» **Task objective**
Retype the entries exactly, but skip the pictures.

-- Provided information follows --

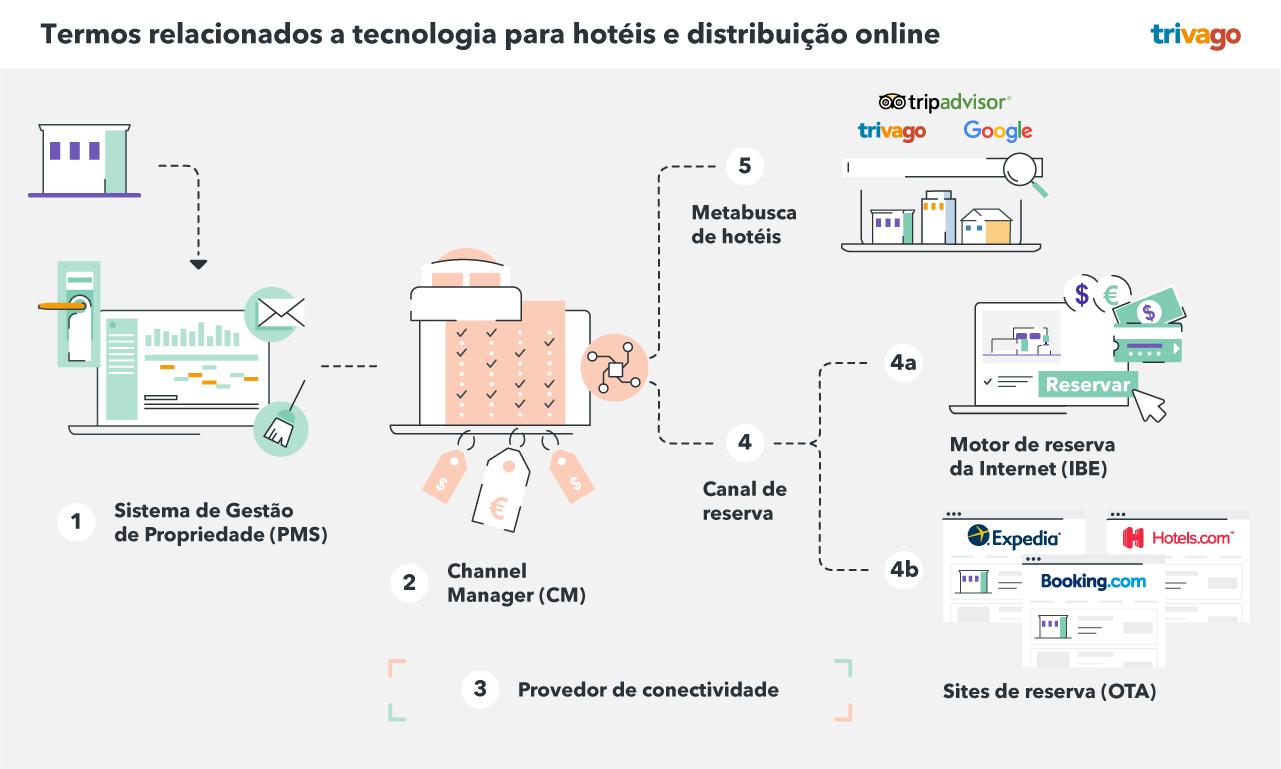 Termos relacionados a tecnologia para hotéis e distribuição online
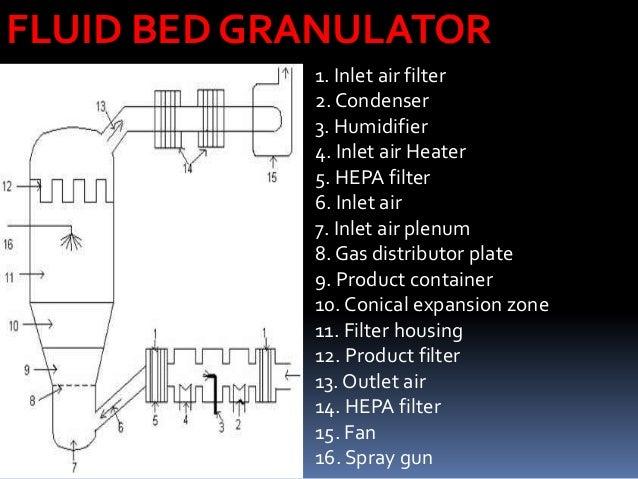 Types Of Fluidized Bed Granulator: 1) Top Spray Fluid Bed Granulator •The recrystallization and hardening binder technolog...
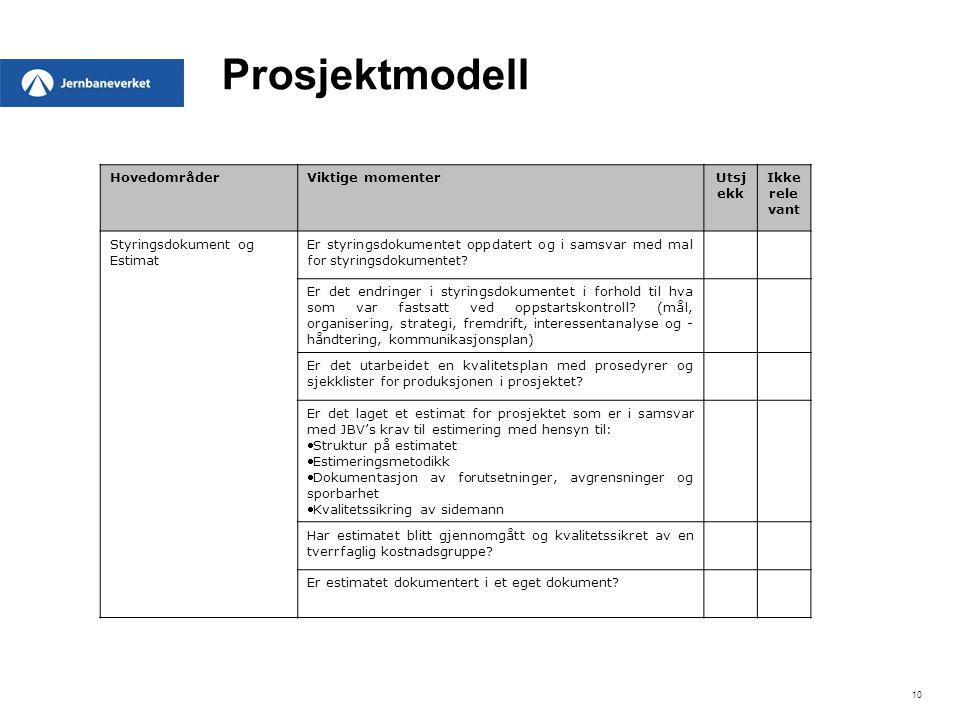 Prosjektmodell Hovedområder Viktige momenter Utsjekk Ikke relevant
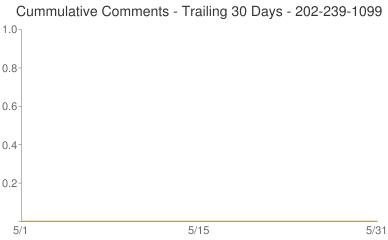 Cummulative Comments 202-239-1099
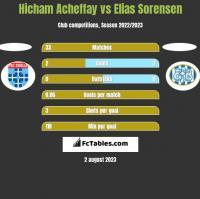Hicham Acheffay vs Elias Sorensen h2h player stats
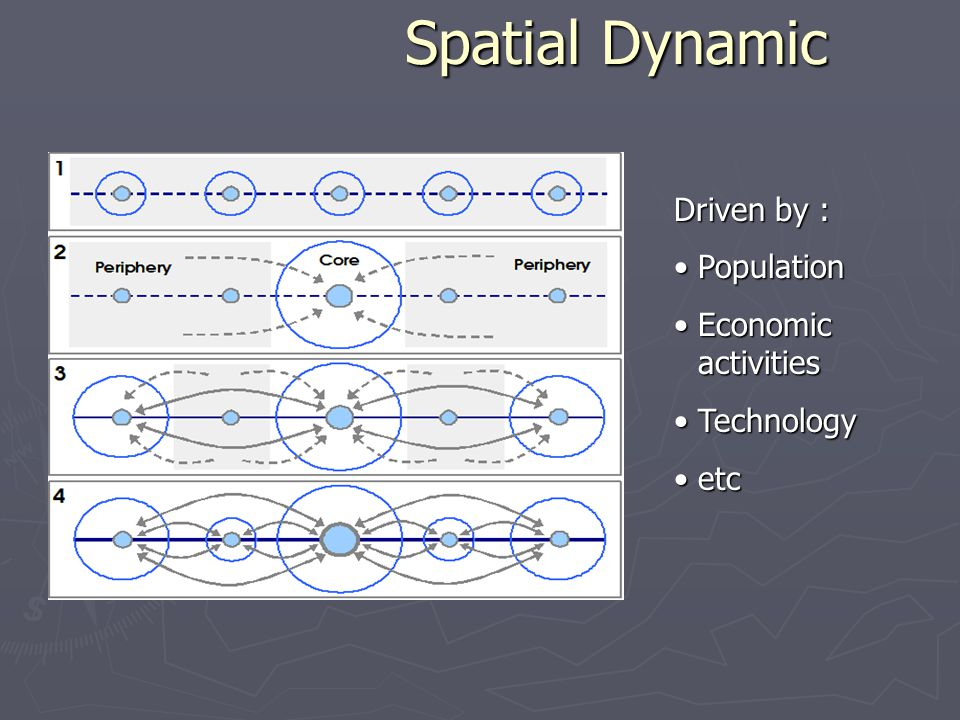 Spatial Dynamic Driven by : PopulationPopulation Economic activitiesEconomic activities TechnologyTechnology etcetc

-- Provided information concluded --

» **Answer**
 Termos relacionados a tecnologia para hotéis e distribuição online
 Types Of Fluidized Bed Granulator: 1) Top Spray Fluid Bed Granulator •The recrystallization and hardening binder technolog...
 Prosjektmodell Hovedområder Viktige momenter Utsjekk Ikke relevant
 Cummulative Comments 202-239-1099
Hicham Acheffay vs Elias Sorensen h2h player stats
 Spatial Dynamic Driven by : PopulationPopulation Economic activitiesEconomic activities TechnologyTechnology etcetc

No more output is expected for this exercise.